Cela étant, je dois attirer l’attention sur l’idée à mon sens erronée selon laquelle une firme multinationale qui s’établit en Haïti n’aurait pas d’obligations linguistiques auxquelles l’État haïtien devrait veiller. American Airlines, Best Western, Air Canada, L’Étoile de Jérusalem, les Discothèques de Vladimir Poutine s’implantent en Haïti. Bonne nouvelle. Mais ces firmes ont l’obligation de servir leurs clients haïtiens dans les deux langues officielles du pays; elles ont intérêt également, par courtoisie et par vocation commerciale, à s’adresser à leurs clients non haïtiens dans d’autres langues amies en fonction du contexte de communication (espagnol, vietnamien, russe, lingala, anglais, etc.).
Dans le cas de Duty Free Americas, l’on pourrait me rétorquer qu’il s’agit d’un nom de marque, d’une marque de commerce (MC, TM), d’une raison sociale ou dénomination commerciale, d’une entreprise privée dont la charte exige l’emploi de l’appellation d’origine au titre d’une identité commerciale, d’une valeur ajoutée ou d’un sésame publicitaire. Cette intéressante objection mérite d’être bien comprise car elle recoupe les règles d’écriture en rédaction administrative, notamment en français, et ces règles d’écriture sont systématiquement codifiées. Elles posent qu’une raison sociale ou dénomination commerciale est, la plupart du temps, formée d’un générique qui généralement sert à identifier une entreprise; le générique est suivi d’un spécifique qui permet de distinguer l’entreprise en question d’une autre. Exemples : le Cabinet-conseil Stéphen Delmas; les Chantiers maritimes des Arcadins. En rédaction administrative, commerciale et publicitaire, il aurait été tellement cohérent et clair d’élaborer l’appellation BOUTIQUE HORS-TAXES DUTY FREE AMERICAS, permettant ainsi aux clients francophones d’un aéroport haïtien de savoir qu’il s’agit d’une boutique (le générique) dans laquelle l’on achète des produits sans payer de taxes et que cette boutique est d’une marque commerciale réputée,Duty Free Americas, (le spécifique). Le client bilingue anglais-français serait du reste bien servi car il comprendrait immédiatement le spécifique Duty Free Americas, comme du reste il comprendrait bien la dénomination commerciale Boutique hors-taxe La Jacmélienne. Sur le même modèle, le client pourrait aussi faire des emplettes supplémentaires à la Boutique hors-taxes La Citadelle située au Cap-Haïtien.

++++++++++++++++++++

### Consigne écrite 1
Dans le texte fourni, relevez les langues données entre parenthèses comme exemples d'autres langues amies.
### Consigne écrite 2
Restituez sans rien changer le passage du texte fourni qui va de « Cela étant, je » à « lingala, anglais, etc.). ».

### Extraits de données

++++++++++++++++++++

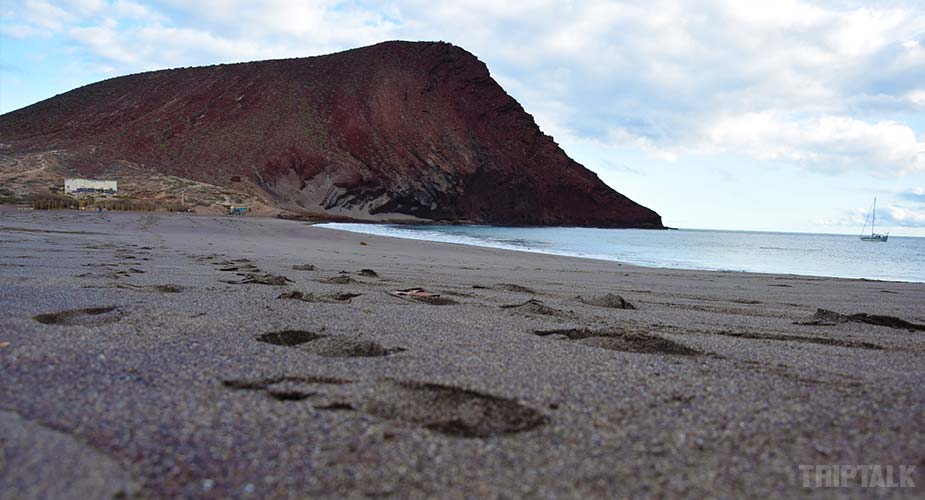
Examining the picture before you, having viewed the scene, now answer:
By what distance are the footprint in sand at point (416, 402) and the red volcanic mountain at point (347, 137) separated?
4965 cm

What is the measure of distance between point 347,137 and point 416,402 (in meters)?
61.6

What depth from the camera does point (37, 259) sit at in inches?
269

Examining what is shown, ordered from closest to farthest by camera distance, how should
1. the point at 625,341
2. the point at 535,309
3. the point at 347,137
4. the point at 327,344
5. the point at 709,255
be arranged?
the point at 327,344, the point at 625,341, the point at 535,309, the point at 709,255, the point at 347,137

++++++++++++++++++++

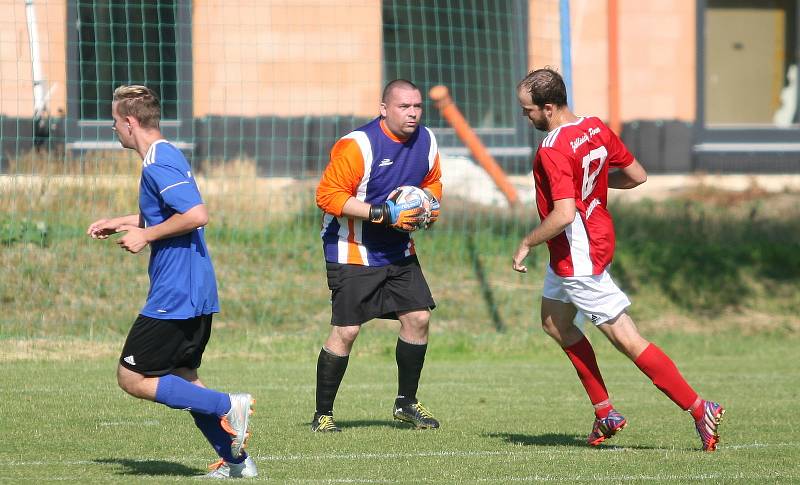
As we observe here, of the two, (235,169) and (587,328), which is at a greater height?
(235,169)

++++++++++++++++++++

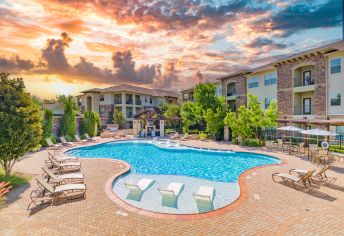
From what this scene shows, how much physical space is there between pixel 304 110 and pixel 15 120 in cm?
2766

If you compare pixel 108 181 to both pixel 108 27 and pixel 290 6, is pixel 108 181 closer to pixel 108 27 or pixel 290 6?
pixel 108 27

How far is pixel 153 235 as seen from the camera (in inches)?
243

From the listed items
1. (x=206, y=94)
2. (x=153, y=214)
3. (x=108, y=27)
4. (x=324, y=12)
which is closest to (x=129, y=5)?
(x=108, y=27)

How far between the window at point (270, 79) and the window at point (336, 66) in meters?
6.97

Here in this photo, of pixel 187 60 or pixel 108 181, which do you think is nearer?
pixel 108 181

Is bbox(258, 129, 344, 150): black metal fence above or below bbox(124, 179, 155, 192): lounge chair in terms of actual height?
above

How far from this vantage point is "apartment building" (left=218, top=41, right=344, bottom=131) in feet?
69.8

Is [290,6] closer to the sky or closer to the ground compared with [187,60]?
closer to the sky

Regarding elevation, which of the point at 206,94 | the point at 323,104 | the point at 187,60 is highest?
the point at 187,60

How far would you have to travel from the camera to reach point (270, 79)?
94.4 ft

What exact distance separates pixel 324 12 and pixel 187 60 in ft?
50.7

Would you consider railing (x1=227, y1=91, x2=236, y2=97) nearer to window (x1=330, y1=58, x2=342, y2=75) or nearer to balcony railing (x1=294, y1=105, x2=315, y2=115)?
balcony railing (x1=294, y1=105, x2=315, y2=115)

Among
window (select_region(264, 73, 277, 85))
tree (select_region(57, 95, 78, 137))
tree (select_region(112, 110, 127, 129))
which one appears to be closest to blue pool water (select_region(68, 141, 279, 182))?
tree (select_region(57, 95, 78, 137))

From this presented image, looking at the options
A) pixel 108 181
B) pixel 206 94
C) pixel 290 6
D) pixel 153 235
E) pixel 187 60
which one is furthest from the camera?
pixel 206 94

++++++++++++++++++++

### Résultat obtenu 1
espagnol, vietnamien, russe, lingala, anglais

### Résultat obtenu 2
Cela étant, je dois attirer l’attention sur l’idée à mon sens erronée selon laquelle une firme multinationale qui s’établit en Haïti n’aurait pas d’obligations linguistiques auxquelles l’État haïtien devrait veiller. American Airlines, Best Western, Air Canada, L’Étoile de Jérusalem, les Discothèques de Vladimir Poutine s’implantent en Haïti. Bonne nouvelle. Mais ces firmes ont l’obligation de servir leurs clients haïtiens dans les deux langues officielles du pays; elles ont intérêt également, par courtoisie et par vocation commerciale, à s’adresser à leurs clients non haïtiens dans d’autres langues amies en fonction du contexte de communication (espagnol, vietnamien, russe, lingala, anglais, etc.).